▸ **Required work**: Reproduce the following material line for line, without altering a single character.

▸ **Supplied material**:
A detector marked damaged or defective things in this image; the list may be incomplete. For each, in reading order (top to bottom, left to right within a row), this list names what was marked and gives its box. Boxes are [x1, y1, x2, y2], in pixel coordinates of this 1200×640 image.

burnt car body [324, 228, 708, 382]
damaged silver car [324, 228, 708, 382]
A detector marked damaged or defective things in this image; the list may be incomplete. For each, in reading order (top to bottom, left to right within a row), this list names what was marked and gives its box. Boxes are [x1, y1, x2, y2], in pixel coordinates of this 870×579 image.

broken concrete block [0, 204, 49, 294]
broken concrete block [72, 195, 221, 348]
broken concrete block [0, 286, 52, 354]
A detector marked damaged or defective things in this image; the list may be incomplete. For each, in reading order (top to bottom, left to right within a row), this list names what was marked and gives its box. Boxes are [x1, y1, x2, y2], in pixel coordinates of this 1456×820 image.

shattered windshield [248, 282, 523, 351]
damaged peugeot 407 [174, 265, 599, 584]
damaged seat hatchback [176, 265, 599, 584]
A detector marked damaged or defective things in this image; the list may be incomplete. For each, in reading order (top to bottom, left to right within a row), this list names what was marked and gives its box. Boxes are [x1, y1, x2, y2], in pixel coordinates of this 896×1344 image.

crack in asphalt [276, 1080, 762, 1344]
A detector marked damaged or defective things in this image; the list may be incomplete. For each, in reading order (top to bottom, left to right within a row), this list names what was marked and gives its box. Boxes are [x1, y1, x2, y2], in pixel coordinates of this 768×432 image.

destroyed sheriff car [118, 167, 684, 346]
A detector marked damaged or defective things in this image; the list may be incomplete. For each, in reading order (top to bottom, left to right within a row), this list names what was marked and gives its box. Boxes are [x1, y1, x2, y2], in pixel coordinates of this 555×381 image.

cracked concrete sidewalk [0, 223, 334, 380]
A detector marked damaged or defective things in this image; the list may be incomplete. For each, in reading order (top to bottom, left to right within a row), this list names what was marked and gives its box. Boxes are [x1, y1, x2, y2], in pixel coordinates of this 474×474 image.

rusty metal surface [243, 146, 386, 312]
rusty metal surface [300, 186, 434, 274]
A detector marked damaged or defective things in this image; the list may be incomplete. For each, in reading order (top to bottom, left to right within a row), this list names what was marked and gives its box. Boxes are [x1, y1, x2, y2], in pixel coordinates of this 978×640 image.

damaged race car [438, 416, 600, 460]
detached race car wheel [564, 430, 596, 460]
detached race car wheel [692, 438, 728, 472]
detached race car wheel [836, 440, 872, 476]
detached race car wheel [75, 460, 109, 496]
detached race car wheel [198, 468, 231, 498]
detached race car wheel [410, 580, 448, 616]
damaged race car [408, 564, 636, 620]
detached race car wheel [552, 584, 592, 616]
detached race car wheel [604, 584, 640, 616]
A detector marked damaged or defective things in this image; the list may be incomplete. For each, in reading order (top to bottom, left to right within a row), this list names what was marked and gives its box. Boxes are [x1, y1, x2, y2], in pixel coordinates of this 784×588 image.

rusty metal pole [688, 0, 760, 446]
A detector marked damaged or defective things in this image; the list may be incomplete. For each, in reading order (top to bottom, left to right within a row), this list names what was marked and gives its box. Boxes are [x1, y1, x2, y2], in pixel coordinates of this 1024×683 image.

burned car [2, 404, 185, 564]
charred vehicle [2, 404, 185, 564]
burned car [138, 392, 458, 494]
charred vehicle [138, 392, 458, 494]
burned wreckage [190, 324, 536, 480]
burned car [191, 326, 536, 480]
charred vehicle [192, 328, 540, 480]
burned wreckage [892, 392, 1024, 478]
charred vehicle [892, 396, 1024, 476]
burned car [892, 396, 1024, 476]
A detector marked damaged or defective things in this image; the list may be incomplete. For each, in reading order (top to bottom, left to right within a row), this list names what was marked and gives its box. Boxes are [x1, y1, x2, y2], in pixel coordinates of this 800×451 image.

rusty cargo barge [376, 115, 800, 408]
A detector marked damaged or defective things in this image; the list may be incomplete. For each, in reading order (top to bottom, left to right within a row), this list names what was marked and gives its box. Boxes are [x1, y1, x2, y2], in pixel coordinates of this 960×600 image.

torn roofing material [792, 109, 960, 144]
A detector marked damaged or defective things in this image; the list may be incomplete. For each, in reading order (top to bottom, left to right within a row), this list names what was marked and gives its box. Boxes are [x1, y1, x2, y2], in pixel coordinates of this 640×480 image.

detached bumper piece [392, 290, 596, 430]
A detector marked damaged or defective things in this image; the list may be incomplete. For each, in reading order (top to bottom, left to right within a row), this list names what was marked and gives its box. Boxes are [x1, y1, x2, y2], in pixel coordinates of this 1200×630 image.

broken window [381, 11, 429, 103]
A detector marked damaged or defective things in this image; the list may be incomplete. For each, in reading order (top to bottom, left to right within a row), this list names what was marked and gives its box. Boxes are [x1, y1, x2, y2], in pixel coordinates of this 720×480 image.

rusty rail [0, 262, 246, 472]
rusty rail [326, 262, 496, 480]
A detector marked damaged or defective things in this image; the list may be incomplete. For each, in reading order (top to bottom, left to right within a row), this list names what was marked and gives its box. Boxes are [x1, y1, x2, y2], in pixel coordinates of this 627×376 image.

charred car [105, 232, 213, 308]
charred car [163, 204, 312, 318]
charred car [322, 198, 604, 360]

▸ **Answer for the task**:
A detector marked damaged or defective things in this image; the list may be incomplete. For each, in reading order (top to bottom, left to right within a row), this list names what was marked and gives its box. Boxes are [x1, y1, x2, y2], in pixel coordinates of this 1200×640 image.

burnt car body [324, 228, 708, 382]
damaged silver car [324, 228, 708, 382]
A detector marked damaged or defective things in this image; the list may be incomplete. For each, in reading order (top to bottom, left to right within a row), this list names what was marked and gives its box. Boxes are [x1, y1, x2, y2], in pixel coordinates of this 870×579 image.

broken concrete block [0, 204, 49, 294]
broken concrete block [72, 195, 221, 348]
broken concrete block [0, 286, 52, 354]
A detector marked damaged or defective things in this image; the list may be incomplete. For each, in reading order (top to bottom, left to right within a row), this list names what was marked and gives its box. Boxes are [x1, y1, x2, y2], in pixel coordinates of this 1456×820 image.

shattered windshield [248, 282, 523, 351]
damaged peugeot 407 [174, 265, 599, 584]
damaged seat hatchback [176, 265, 599, 584]
A detector marked damaged or defective things in this image; the list may be incomplete. For each, in reading order (top to bottom, left to right within a row), this list names what was marked and gives its box. Boxes are [x1, y1, x2, y2], in pixel coordinates of this 896×1344 image.

crack in asphalt [276, 1080, 762, 1344]
A detector marked damaged or defective things in this image; the list may be incomplete. For each, in reading order (top to bottom, left to right within a row), this list names what was marked and gives its box. Boxes are [x1, y1, x2, y2], in pixel coordinates of this 768×432 image.

destroyed sheriff car [118, 167, 684, 346]
A detector marked damaged or defective things in this image; the list may be incomplete. For each, in reading order (top to bottom, left to right within a row), this list names what was marked and gives its box. Boxes are [x1, y1, x2, y2], in pixel coordinates of this 555×381 image.

cracked concrete sidewalk [0, 223, 334, 380]
A detector marked damaged or defective things in this image; the list may be incomplete. For each, in reading order (top to bottom, left to right within a row), this list names what was marked and gives its box. Boxes are [x1, y1, x2, y2], in pixel coordinates of this 474×474 image.

rusty metal surface [243, 146, 386, 312]
rusty metal surface [300, 186, 434, 274]
A detector marked damaged or defective things in this image; the list may be incomplete. For each, in reading order (top to bottom, left to right within a row), this list names what was marked and gives its box. Boxes are [x1, y1, x2, y2], in pixel coordinates of this 978×640 image.

damaged race car [438, 416, 600, 460]
detached race car wheel [564, 430, 596, 460]
detached race car wheel [692, 438, 728, 472]
detached race car wheel [836, 440, 872, 476]
detached race car wheel [75, 460, 109, 496]
detached race car wheel [198, 468, 231, 498]
detached race car wheel [410, 580, 448, 616]
damaged race car [408, 564, 636, 620]
detached race car wheel [552, 584, 592, 616]
detached race car wheel [604, 584, 640, 616]
A detector marked damaged or defective things in this image; the list may be incomplete. For each, in reading order (top to bottom, left to right within a row), this list names what was marked and gives its box. Boxes are [x1, y1, x2, y2], in pixel coordinates of this 784×588 image.

rusty metal pole [688, 0, 760, 446]
A detector marked damaged or defective things in this image; the list may be incomplete. For each, in reading order (top to bottom, left to right within a row), this list names what was marked and gives its box. Boxes are [x1, y1, x2, y2], in pixel coordinates of this 1024×683 image.

burned car [2, 404, 185, 564]
charred vehicle [2, 404, 185, 564]
burned car [138, 392, 458, 494]
charred vehicle [138, 392, 458, 494]
burned wreckage [190, 324, 536, 480]
burned car [191, 326, 536, 480]
charred vehicle [192, 328, 540, 480]
burned wreckage [892, 392, 1024, 478]
charred vehicle [892, 396, 1024, 476]
burned car [892, 396, 1024, 476]
A detector marked damaged or defective things in this image; the list may be incomplete. For each, in reading order (top to bottom, left to right within a row), this list names what was marked and gives its box. Boxes are [x1, y1, x2, y2], in pixel coordinates of this 800×451 image.

rusty cargo barge [376, 115, 800, 408]
A detector marked damaged or defective things in this image; the list may be incomplete. For each, in reading order (top to bottom, left to right within a row), this list names what was marked and gives its box. Boxes are [x1, y1, x2, y2], in pixel coordinates of this 960×600 image.

torn roofing material [792, 109, 960, 144]
A detector marked damaged or defective things in this image; the list may be incomplete. For each, in reading order (top to bottom, left to right within a row), this list names what was marked and gives its box. Boxes are [x1, y1, x2, y2], in pixel coordinates of this 640×480 image.

detached bumper piece [392, 290, 596, 430]
A detector marked damaged or defective things in this image; the list may be incomplete. For each, in reading order (top to bottom, left to right within a row), this list names what was marked and gives its box. Boxes are [x1, y1, x2, y2], in pixel coordinates of this 1200×630 image.

broken window [381, 11, 429, 103]
A detector marked damaged or defective things in this image; the list may be incomplete. For each, in reading order (top to bottom, left to right within a row), this list names what was marked and gives its box. Boxes are [x1, y1, x2, y2], in pixel coordinates of this 720×480 image.

rusty rail [0, 262, 246, 472]
rusty rail [326, 262, 496, 480]
A detector marked damaged or defective things in this image; the list may be incomplete. For each, in reading order (top to bottom, left to right within a row), this list names what was marked and gives its box. Boxes are [x1, y1, x2, y2], in pixel coordinates of this 627×376 image.

charred car [105, 232, 213, 308]
charred car [163, 204, 312, 318]
charred car [322, 198, 604, 360]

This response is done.